Anyway, to fill y'all in, I had the worst depression of my life over the past year and more, so bad that I finally had to admit that I actually do get depressed. Before, when I would spend a year as a hermit after a manic episode, I never felt depressed, and told myself I was just pissed off. Then I would feel better and get on with life. No official manic episode preceding this bout, tho I've certainly struggled with the mood swings over the years. Just feeling slightly manic has, since my last visit to the locked ward in '94, been all it took to scare me straight, as it were.

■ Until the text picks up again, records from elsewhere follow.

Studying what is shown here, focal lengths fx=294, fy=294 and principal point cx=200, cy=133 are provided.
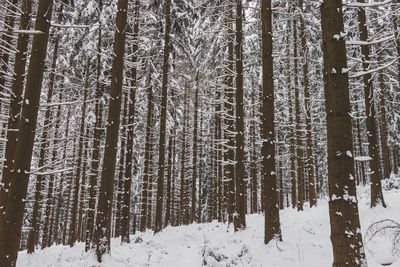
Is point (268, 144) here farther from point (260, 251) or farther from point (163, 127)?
point (163, 127)

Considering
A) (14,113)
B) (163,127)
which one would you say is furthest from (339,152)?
(163,127)

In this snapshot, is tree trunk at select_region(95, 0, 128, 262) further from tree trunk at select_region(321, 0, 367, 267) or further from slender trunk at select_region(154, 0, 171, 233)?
tree trunk at select_region(321, 0, 367, 267)

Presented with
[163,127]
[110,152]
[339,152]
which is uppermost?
[163,127]

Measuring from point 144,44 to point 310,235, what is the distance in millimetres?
14906

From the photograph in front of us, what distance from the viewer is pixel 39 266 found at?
11.4 meters

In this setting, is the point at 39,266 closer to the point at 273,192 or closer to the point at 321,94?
the point at 273,192

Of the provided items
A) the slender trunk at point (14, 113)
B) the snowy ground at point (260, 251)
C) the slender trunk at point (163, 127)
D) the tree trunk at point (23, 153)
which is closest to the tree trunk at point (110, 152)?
the snowy ground at point (260, 251)

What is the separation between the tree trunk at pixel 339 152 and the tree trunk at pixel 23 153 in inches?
167

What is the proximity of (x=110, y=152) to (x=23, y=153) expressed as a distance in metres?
4.63

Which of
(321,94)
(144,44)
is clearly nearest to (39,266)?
(144,44)

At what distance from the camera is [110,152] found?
9500 millimetres

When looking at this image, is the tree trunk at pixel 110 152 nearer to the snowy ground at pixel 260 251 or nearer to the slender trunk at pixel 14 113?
the snowy ground at pixel 260 251

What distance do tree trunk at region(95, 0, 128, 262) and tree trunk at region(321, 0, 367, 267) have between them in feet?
23.2

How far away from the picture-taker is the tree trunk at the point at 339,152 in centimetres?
370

Or so I am telling myself. After just a few days on lithium, I fancy that I am passing through my optimum serum level during the day. I feel unusually calm until evening, when I go back to my usual "cat in a room full of rocking chairs" state. Usual for lately, anyway. I think I may be fending off a manic episode, but that's not really a concern. I've been at this place many times before, and even without meds managed well enough. I almost feel as if I am "cheating" by having the meds, but it's a good feeling: comforting to not have to do it alone and unaided any more.





7513. Dubai Vol - 9/6/2009 3:23:27 PM

Got my first full night's sleep in ages last night. For several weeks I was waking after only 2-3 hours, alert and refreshed, unable to go back to sleep. I was keeping a regular schedule, going to bed at the same time every night, but waking at 1 or 2 AM. Last night I felt tired and turned in early and slept until dawn, 10 hours straight.

I am hopeful that this is a good sign, and that the manic state is receding. I am good at controlling myself, as I have had to learn to do over the years while I was not on meds, but it involves a lot of restraining myself from saying and doing things that I am impelled to do, mostly intrusive ideas about other people: "you know, it would be better if you..." kind of stuff. Maniacs are bloody experts on everything. Or at least we think so when we're manic.

Seeing the doc a week from Monday, and expect the lab results will say I need a larger dose. I agree. So far I still feel myself, so that's good. The feeling of being drugged has passed.

7514. arkymalarky - 9/6/2009 5:22:15 PM

Great news, Dubai!

7515. Ms. No - 9/6/2009 5:35:32 PM

Definitely good news!

I try to think about meds like free money. Money doesn't buy happiness but it greatly reduces a lot of stressors and frees up time so you can pursue happiness on your own. If some entity were to blithely drop enough money on me to ease the stress of my life I wouldn't turn it down. I wouldn't feel in the least ashamed that my own labors weren't enough to make me well-off. Why it's harder to accept that my own labors aren't enough to make me feel well all the time, I couldn't say, but I like the analogy and I'm sticking with it!

7516. Dubai Vol - 9/6/2009 9:12:56 PM

Thanks, both. I am staying with my uncle, the retired anesthesiologist, but he's not really very good at the touchy-feely stuff. Not for lack of sympathy or caring, just not his thing. He wouldn't notice a manic state if I swung from the chandelier. OTOH he is my oldest friend (I was ring-bearer, at age 7, in his wedding to my aunt) and he has been there for me in tough times before. Having a safe place right now is a huge help.

7517. Dubai Vol - 9/15/2009 3:09:17 AM

FOllow-up with the doc today, went very well. The antidepressant he prescribed, we decided I don't need it, which is just as well, as I hadn't started taking it. So I am still just taking lithium, at an increased dose as expected; blood work showed I am not yet in the clinically-accepted therapeutic range yet. I could tell, as I am a bit manic lately, and wouldn't mind a little help keeping a lid on it.

7518. TheWizardOfWhimsy - 12/7/2009 4:26:38 AM

7519. TheWizardOfWhimsy - 1/21/2010 9:47:37 PM

7520. TheWizardOfWhimsy - 1/30/2010 12:29:39 AM

7521. anomie - 5/5/2010 2:10:01 AM

Howdy Ya'll. I had quintuple bypass surgery in late Feb and I'm doing fine, but that's not the story. I've been vigorously walking around a local park everyday, and have become quite fond of the wildlife and watching their Darwinian struggles. Watch this little duckie do it IT'S way and make it up the stream...

7522. arkymalarky - 5/5/2010 5:05:10 AM

Anomie! Great to see you and glad you got through okay!